◆ Written exercise ◆
What do the lines say from the one containing "Can you say" to the end of the records? Restate them word for word, and only those.
____________
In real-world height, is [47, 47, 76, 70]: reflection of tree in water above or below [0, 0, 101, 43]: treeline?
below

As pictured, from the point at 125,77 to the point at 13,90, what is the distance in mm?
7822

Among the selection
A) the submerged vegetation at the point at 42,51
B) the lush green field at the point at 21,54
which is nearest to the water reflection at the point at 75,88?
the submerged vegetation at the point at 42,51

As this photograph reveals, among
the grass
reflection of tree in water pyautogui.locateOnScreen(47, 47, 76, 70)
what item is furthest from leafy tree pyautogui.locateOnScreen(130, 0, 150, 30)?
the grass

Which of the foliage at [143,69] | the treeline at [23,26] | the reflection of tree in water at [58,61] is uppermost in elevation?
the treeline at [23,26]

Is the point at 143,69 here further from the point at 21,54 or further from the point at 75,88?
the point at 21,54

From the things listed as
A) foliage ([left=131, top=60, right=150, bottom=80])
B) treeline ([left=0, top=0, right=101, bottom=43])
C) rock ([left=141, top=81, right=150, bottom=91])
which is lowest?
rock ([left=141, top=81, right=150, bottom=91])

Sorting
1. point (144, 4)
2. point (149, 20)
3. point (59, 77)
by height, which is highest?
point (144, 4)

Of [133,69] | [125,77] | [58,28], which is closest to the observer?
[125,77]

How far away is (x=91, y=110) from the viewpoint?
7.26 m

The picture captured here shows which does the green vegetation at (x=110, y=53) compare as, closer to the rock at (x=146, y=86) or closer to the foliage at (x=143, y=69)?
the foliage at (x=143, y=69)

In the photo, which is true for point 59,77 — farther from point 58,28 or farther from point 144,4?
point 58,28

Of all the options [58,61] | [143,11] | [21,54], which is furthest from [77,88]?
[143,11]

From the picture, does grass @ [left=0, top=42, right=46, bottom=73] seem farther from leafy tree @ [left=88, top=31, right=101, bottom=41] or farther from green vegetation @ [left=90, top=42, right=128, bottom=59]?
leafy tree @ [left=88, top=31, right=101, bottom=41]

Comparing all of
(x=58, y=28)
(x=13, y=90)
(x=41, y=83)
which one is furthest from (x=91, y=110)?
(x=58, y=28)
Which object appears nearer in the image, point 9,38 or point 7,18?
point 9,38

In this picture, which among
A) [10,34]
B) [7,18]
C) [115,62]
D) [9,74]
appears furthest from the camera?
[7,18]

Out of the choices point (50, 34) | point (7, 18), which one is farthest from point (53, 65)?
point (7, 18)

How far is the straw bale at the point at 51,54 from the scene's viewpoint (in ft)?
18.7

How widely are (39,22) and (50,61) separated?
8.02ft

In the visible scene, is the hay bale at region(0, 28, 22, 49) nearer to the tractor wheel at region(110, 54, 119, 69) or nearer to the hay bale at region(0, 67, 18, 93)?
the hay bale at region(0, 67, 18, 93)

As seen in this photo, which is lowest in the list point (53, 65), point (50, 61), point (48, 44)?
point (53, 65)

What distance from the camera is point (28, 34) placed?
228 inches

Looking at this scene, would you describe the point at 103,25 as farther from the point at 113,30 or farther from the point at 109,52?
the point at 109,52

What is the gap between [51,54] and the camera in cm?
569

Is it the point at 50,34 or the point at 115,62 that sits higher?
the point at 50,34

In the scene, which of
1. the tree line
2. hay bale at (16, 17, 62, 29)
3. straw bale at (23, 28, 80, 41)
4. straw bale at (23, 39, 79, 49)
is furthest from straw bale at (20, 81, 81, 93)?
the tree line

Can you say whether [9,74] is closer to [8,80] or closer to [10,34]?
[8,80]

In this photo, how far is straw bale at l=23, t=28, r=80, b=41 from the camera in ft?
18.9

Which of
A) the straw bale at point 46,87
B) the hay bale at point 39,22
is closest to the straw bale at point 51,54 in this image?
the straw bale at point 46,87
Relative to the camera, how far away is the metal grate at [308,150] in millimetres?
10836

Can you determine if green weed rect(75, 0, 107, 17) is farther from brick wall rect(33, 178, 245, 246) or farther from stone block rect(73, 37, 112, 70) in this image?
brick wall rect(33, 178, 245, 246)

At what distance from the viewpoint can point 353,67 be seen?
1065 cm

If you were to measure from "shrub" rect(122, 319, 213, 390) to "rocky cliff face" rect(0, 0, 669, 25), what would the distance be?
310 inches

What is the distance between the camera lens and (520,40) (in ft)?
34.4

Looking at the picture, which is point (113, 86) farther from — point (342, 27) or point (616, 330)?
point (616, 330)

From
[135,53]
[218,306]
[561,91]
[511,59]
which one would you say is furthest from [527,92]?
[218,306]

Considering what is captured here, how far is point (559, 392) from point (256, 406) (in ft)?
____________
◆ Answer in full ◆
Can you say whether [9,74] is closer to [8,80] or closer to [10,34]?
[8,80]

In this photo, how far is straw bale at l=23, t=28, r=80, b=41 from the camera in ft?
18.9

Which of
A) the straw bale at point 46,87
B) the hay bale at point 39,22
is closest to the straw bale at point 51,54 in this image?
the straw bale at point 46,87
Relative to the camera, how far away is the metal grate at [308,150] in millimetres?
10836

Can you determine if green weed rect(75, 0, 107, 17) is farther from brick wall rect(33, 178, 245, 246) or farther from stone block rect(73, 37, 112, 70) in this image?
brick wall rect(33, 178, 245, 246)

At what distance from the viewpoint can point 353,67 be seen?
1065 cm

If you were to measure from "shrub" rect(122, 319, 213, 390) to "rocky cliff face" rect(0, 0, 669, 25), what would the distance be?
310 inches

What is the distance between the camera lens and (520,40) (in ft)?
34.4

Looking at the picture, which is point (113, 86) farther from — point (342, 27) or point (616, 330)?
point (616, 330)

From
[135,53]
[218,306]
[561,91]
[511,59]
which one would you say is furthest from [527,92]?
[218,306]

Considering what is captured here, how far is point (559, 392) from point (256, 406) (in ft)?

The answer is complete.